Открылся люк, и из него выскочили три фигуры в дымящихся комбинезонах.
Горсков автоматной очередью уложил их.
Немцы и венгры уже отползли к селению.
Виктор Степанович! — опять попросил Горсков.
— Ну ладно, давайте, — согласился тот.
Алеша полез, оставив свои гранаты и бутылки.
Метр, пять, двенадцать.
Вот и Володя.
Он лежал лицом вниз, прошитый автоматной очередью.
— Володя! — тронул его Горсков и осекся.
Володино лицо с широко открытыми глазами замерло. По шее текла кровь.
Взвалив Володю на себя, Алеша пополз обратно.
— Вот… Все… — тяжело дыша, сказал он, вернувшись к своим.
Все сняли шапки.
Могилу вырыли на пригорке, в кустах, рядом с машиной.
Никто ничего не говорил.
Только Серов, когда Володю уже положили в могилу, сказал как-то неестественно тихо.
— Парень был…
Ни в этот, ни в следующий день немцы и венгры их не беспокоили.
Девятнадцатого приехал из штаба дивизии посыльный и привез приказ перебазироваться вперед.

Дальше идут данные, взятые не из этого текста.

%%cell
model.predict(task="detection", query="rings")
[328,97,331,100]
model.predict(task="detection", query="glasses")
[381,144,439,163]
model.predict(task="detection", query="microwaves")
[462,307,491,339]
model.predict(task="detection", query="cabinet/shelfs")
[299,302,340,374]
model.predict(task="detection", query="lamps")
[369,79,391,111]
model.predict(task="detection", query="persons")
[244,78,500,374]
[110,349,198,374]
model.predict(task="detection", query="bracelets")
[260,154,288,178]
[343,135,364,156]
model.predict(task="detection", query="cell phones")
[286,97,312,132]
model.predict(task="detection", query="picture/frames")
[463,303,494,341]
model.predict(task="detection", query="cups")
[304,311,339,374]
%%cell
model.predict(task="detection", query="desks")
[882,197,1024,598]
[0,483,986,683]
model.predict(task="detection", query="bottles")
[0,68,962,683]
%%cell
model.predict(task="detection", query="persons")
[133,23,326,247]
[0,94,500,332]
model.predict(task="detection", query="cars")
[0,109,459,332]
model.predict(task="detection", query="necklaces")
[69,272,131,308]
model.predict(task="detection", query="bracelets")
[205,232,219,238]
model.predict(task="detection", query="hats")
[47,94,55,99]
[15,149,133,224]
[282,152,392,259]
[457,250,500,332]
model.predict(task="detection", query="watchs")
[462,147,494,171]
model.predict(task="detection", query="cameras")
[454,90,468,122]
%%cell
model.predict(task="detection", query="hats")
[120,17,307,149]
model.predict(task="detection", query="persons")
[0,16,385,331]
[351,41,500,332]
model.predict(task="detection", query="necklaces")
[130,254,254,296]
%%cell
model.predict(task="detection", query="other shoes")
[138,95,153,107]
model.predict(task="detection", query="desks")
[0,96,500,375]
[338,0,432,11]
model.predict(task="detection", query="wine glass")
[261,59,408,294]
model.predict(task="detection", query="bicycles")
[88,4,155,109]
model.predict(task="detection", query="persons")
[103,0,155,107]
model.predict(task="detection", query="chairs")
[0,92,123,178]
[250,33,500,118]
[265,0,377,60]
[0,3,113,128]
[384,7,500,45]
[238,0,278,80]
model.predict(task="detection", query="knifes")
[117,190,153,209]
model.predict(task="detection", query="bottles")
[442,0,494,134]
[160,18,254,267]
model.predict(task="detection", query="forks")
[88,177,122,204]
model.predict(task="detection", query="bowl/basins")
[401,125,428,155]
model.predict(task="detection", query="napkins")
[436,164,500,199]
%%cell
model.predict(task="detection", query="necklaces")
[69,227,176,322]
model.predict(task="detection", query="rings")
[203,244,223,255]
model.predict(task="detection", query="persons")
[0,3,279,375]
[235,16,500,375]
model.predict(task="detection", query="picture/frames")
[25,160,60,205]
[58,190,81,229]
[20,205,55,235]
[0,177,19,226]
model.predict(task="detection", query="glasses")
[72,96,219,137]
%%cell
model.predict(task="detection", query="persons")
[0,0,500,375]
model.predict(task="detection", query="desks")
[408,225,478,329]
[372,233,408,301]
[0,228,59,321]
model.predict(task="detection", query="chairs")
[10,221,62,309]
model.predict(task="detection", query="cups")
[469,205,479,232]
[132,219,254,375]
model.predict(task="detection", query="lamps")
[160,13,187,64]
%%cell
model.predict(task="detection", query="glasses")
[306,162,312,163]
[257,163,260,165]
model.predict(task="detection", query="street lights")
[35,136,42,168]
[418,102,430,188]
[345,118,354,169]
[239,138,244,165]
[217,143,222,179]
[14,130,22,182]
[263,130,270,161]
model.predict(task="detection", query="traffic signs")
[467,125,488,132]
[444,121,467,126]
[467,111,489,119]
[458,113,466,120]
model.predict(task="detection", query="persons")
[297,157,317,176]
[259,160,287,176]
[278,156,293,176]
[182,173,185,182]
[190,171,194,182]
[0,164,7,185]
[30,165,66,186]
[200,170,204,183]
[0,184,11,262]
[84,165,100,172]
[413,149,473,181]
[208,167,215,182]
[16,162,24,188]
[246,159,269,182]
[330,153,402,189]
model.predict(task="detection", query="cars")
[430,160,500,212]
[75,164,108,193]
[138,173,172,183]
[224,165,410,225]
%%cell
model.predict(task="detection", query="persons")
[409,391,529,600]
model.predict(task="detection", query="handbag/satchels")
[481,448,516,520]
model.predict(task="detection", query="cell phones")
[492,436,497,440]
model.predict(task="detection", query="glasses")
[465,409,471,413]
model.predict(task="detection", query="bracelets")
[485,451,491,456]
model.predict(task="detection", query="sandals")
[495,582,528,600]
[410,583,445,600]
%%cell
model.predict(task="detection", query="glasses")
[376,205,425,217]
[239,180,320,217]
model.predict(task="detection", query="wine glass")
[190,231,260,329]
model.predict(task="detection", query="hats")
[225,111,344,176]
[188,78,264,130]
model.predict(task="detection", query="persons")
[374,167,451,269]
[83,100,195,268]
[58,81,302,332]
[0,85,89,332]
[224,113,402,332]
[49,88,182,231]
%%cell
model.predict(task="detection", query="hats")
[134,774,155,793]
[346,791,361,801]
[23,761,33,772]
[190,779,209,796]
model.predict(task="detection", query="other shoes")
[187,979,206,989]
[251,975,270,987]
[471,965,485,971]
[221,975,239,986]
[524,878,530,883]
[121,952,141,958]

Теперь в их хозяйстве остались газик и три мотоцикла. С помощью Володи теперь все стали водителями.
Через три часа они были уже в местечке Деречке, южнее Дебрецена. Разместились основательно в домах. Гражданского населения здесь не было.
А уже утром снова в путь — в только что взятый Дебрецен.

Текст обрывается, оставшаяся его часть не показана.